• Les autorités chinoises ont annoncé aujourd’hui le placement en quarantaine de trois métropoles, Wuhan, Huanggang et Ezhou, pour lutter contre la propagation du coronavirus qui touche le pays depuis décembre. La maladie a contaminé plus de 630 personnes et en a tué 18, selon les autorités chinoises.

  • Luigi Di Maio, le dirigeant du Mouvement 5 étoiles (M5S, antisystème), a annoncé hier soir qu’il démissionnait de ce poste. Au pouvoir depuis deux ans, le M5S a connu ces derniers mois plusieurs échecs électoraux, dans des scrutins régionaux et aux élections européennes, et a formé en septembre une coalition gouvernementale avec le Parti démocrate (centre gauche).

  • Le Parlement britannique a définitivement adopté hier soir l’accord de Brexit qui permettra au Royaume-Uni de quitter formellement l’Union européenne le 31 janvier à 23h, heure de Londres. Le texte qui prévoit les modalités de ce départ devra être ratifié, le 29 janvier, par le Parlement européen. Lire notre dossier sur le Brexit.

  • Une fondation néerlandaise, la Fondation Diesel Emissions Justice (FDEJ), a lancé aujourd’hui une action collective en France contre Volkswagen. Le constructeur automobile allemand a reconnu il y a cinq ans avoir truqué les moteurs de 11 millions de véhicules diesel pour minimiser leurs émissions de gaz polluants. Les propriétaires et ex-propriétaires des véhicules concernés sont appelés à se rassembler pour réclamer des indemnités.

====

**Tâche demandée 1:**
D'après le résumé d'actualités ci-dessus, quelles métropoles chinoises les autorités ont-elles placées en quarantaine ?
**Tâche demandée 2:**
Reprenez le résumé d'actualités ci-dessus à la suite de sa dernière phrase.

====

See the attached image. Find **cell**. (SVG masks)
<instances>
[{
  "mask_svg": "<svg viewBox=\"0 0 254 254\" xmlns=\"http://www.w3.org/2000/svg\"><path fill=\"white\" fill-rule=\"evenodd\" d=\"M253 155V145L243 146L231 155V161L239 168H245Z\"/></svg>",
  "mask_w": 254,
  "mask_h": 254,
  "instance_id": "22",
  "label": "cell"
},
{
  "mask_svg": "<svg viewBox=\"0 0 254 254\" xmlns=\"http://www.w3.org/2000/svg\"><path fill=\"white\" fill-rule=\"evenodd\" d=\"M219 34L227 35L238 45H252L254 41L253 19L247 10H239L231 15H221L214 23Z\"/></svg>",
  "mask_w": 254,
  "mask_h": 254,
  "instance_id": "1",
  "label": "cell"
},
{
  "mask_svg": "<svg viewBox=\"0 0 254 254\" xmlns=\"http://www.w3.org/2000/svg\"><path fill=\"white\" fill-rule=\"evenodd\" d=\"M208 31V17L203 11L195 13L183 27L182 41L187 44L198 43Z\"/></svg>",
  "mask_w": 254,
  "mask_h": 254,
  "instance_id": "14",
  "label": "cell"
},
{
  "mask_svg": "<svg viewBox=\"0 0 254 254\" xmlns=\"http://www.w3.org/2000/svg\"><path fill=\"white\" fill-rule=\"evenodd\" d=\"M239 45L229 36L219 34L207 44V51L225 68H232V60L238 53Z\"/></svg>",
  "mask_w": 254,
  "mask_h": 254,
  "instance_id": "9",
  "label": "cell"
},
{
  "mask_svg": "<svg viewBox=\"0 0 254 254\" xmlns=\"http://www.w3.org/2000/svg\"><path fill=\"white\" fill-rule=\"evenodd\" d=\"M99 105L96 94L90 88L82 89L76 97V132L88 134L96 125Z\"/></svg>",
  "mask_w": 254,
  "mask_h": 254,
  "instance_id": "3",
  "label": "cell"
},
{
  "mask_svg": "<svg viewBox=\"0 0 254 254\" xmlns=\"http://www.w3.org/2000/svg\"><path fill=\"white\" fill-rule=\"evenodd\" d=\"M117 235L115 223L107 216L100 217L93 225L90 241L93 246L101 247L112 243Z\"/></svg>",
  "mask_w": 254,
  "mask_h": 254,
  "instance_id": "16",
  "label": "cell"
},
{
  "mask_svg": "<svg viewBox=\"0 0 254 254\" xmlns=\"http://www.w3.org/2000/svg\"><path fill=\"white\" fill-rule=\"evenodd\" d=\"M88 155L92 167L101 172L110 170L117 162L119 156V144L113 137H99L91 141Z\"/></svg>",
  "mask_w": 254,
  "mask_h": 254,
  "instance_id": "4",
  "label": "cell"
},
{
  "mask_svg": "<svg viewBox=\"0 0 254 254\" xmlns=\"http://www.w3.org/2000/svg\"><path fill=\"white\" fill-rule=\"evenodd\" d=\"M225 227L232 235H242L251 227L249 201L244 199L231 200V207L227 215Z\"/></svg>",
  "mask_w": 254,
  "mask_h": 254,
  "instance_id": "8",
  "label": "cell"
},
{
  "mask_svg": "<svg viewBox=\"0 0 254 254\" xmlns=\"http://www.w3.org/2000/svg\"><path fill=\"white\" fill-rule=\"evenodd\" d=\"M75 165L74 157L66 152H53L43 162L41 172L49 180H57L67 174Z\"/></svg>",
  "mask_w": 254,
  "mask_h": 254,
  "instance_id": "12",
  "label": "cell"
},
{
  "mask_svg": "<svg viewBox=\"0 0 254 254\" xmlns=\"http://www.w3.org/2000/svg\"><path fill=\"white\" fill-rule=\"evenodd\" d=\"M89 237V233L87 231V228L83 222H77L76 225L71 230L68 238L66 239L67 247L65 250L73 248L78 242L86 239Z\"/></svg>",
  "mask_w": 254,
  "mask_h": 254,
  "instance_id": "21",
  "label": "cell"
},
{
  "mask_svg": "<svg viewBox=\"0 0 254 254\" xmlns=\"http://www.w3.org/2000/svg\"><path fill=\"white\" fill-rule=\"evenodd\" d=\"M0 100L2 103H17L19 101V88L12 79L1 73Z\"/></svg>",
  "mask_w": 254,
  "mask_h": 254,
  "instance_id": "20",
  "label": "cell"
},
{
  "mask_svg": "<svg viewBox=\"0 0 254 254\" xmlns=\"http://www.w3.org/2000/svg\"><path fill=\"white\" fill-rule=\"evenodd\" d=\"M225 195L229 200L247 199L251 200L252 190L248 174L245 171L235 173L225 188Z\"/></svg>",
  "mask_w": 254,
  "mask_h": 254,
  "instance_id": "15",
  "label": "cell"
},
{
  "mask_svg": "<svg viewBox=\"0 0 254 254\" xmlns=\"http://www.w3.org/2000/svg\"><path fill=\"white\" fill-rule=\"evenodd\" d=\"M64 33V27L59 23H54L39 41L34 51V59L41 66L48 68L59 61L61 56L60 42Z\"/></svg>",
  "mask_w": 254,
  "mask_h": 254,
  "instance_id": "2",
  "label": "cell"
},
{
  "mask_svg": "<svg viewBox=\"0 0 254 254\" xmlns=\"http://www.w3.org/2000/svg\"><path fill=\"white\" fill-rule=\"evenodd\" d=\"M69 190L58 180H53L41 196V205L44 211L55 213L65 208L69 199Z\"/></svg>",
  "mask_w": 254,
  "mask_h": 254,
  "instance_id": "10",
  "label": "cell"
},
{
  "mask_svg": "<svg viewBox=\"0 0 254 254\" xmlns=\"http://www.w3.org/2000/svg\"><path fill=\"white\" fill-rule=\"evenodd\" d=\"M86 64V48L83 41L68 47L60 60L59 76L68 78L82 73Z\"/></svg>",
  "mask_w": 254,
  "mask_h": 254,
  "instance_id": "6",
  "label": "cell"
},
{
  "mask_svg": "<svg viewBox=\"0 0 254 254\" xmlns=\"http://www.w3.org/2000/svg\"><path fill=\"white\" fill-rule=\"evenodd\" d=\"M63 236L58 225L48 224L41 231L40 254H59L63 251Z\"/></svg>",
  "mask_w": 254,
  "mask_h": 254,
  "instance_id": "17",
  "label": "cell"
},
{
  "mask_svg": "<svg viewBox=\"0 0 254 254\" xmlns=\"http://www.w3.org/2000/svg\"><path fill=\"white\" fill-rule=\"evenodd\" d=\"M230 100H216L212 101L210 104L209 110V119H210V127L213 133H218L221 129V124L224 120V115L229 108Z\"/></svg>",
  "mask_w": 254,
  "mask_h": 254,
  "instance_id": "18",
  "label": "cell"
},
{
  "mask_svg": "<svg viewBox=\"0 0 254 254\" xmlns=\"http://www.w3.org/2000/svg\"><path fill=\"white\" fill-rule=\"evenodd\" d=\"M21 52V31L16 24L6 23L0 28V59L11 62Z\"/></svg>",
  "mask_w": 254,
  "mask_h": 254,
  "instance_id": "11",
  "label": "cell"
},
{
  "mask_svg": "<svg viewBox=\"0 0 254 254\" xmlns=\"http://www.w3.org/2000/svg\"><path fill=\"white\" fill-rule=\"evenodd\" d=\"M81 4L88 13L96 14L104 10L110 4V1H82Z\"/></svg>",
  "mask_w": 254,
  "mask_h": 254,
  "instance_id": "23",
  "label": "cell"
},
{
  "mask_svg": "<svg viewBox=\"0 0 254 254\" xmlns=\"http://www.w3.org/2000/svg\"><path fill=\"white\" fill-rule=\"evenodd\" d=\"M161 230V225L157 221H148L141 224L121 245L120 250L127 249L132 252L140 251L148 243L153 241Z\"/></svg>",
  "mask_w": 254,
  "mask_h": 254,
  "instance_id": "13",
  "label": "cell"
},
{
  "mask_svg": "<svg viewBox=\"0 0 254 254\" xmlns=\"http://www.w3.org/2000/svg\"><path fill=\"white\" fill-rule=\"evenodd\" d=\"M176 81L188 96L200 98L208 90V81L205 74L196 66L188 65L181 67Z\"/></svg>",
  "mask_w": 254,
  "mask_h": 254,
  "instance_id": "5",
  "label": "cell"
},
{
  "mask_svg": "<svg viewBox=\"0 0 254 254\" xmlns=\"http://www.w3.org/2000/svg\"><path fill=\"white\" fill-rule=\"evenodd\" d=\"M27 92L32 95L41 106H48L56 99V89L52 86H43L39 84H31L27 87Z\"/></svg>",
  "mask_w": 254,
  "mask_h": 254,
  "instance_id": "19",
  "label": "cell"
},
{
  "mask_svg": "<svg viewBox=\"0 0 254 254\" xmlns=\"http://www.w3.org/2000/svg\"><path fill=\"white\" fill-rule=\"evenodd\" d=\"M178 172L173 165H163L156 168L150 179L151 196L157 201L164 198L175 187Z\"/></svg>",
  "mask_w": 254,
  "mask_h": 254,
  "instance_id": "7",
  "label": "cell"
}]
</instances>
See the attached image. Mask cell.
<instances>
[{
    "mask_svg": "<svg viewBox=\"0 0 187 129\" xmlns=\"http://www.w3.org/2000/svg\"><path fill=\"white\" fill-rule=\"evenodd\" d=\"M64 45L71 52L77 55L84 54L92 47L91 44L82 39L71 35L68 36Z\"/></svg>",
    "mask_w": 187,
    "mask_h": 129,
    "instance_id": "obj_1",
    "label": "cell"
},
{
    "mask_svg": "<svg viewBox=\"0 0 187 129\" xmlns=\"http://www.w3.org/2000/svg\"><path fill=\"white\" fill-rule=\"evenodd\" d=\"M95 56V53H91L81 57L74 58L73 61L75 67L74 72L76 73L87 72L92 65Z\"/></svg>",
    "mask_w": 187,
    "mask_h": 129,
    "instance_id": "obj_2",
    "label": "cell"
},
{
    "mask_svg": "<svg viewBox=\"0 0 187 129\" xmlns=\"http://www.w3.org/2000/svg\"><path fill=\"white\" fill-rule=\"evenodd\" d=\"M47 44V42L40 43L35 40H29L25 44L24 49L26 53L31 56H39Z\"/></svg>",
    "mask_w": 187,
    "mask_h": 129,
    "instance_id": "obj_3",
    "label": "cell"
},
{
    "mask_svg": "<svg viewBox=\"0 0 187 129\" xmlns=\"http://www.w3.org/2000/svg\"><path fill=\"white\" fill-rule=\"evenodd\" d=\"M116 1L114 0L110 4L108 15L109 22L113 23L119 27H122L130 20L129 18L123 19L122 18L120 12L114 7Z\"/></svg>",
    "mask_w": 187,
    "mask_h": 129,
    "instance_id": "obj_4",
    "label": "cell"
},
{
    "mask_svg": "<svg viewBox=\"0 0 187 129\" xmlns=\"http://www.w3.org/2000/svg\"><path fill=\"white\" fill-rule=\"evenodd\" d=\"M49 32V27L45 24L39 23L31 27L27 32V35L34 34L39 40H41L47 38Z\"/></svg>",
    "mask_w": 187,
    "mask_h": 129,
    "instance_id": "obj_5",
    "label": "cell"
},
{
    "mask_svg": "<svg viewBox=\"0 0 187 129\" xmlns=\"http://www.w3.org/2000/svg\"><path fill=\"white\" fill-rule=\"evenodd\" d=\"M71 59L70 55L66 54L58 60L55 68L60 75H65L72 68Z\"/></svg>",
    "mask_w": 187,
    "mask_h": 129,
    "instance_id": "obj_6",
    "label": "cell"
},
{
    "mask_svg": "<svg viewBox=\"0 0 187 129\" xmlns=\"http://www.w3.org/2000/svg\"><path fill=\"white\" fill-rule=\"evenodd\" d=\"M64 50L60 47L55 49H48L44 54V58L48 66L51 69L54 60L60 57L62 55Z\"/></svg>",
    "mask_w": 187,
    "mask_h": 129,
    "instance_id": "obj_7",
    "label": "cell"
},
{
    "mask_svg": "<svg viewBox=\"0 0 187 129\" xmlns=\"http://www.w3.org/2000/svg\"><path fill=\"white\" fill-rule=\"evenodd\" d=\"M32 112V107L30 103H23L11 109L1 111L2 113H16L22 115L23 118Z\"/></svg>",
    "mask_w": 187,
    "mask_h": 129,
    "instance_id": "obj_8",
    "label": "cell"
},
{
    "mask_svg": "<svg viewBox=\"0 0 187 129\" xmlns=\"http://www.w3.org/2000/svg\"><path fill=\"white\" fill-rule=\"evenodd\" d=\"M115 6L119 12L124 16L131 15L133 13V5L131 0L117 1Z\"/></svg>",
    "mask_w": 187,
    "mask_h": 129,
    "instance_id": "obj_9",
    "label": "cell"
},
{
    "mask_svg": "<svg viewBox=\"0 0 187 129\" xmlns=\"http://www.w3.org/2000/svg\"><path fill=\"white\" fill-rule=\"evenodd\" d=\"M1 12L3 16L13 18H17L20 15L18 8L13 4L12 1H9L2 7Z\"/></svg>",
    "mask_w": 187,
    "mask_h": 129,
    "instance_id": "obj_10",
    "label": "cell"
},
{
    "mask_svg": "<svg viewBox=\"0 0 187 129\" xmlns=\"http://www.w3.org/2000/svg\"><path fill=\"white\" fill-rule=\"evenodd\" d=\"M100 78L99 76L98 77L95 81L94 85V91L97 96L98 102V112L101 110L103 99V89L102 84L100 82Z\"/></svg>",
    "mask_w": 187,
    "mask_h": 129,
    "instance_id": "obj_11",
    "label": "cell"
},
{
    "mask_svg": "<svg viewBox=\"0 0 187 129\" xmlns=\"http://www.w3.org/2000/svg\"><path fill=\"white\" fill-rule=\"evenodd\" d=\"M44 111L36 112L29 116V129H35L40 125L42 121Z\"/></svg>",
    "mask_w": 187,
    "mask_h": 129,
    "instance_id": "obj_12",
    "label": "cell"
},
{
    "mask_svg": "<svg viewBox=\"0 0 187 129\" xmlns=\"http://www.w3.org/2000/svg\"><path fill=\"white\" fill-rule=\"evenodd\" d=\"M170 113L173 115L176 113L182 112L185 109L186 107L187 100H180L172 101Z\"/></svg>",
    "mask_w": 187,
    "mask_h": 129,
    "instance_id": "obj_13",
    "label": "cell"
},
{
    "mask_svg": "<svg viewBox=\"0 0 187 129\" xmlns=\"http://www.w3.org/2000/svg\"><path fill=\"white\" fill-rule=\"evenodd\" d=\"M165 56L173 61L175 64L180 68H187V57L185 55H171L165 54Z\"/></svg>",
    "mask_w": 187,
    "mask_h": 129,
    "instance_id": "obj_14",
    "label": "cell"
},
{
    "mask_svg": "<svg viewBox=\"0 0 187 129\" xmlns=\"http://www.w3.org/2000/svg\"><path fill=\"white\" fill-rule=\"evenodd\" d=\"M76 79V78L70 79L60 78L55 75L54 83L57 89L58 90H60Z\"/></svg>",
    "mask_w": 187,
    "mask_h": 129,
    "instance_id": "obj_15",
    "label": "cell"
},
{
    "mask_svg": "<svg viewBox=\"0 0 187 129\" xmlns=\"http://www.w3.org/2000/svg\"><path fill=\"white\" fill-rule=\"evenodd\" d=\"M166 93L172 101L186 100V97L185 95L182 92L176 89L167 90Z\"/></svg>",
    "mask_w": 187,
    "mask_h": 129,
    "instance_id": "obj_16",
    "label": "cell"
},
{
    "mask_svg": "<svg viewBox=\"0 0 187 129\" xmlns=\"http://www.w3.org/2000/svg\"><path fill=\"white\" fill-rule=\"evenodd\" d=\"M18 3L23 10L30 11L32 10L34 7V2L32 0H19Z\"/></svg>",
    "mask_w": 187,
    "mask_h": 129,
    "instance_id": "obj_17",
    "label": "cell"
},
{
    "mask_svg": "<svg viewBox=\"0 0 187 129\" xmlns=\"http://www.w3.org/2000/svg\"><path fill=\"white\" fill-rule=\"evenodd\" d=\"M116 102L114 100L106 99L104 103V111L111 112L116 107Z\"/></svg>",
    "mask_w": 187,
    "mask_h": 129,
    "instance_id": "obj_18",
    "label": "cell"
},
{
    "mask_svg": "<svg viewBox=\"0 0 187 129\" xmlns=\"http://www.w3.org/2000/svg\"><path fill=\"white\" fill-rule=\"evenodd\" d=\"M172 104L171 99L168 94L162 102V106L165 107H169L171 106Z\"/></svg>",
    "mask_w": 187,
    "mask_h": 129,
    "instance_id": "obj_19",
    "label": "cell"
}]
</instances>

====

**Réponse attendue 1:**
Wuhan, Huanggang et Ezhou.

**Réponse attendue 2:**
  • Les préfectures des Pyrénées-Orientales et de l’Aude ont annoncé aujourd’hui avoir organisé respectivement l’évacuation de 1 500 et 250 personnes en prévision des dégâts causés par la tempête Gloria. Dans la nuit de mercredi à jeudi, Météo-France a placé les deux départements en « vigilance rouge », craignant des risques de crue. La tempête a causé la mort de neuf personnes en Espagne.

  • Le Sénat, majoritairement à droite, a adopté hier soir en première lecture l’article premier du projet de loi relatif à la bioéthique prévoyant d’ouvrir à toutes les femmes l’accès à la procréation médicalement assistée (PMA). Les sénateurs ont en revanche limité la prise en charge de la PMA par la Sécurité sociale aux couples infertiles. L’Assemblée nationale pourra revenir sur cette décision lorsqu’elle étudiera de nouveau le texte.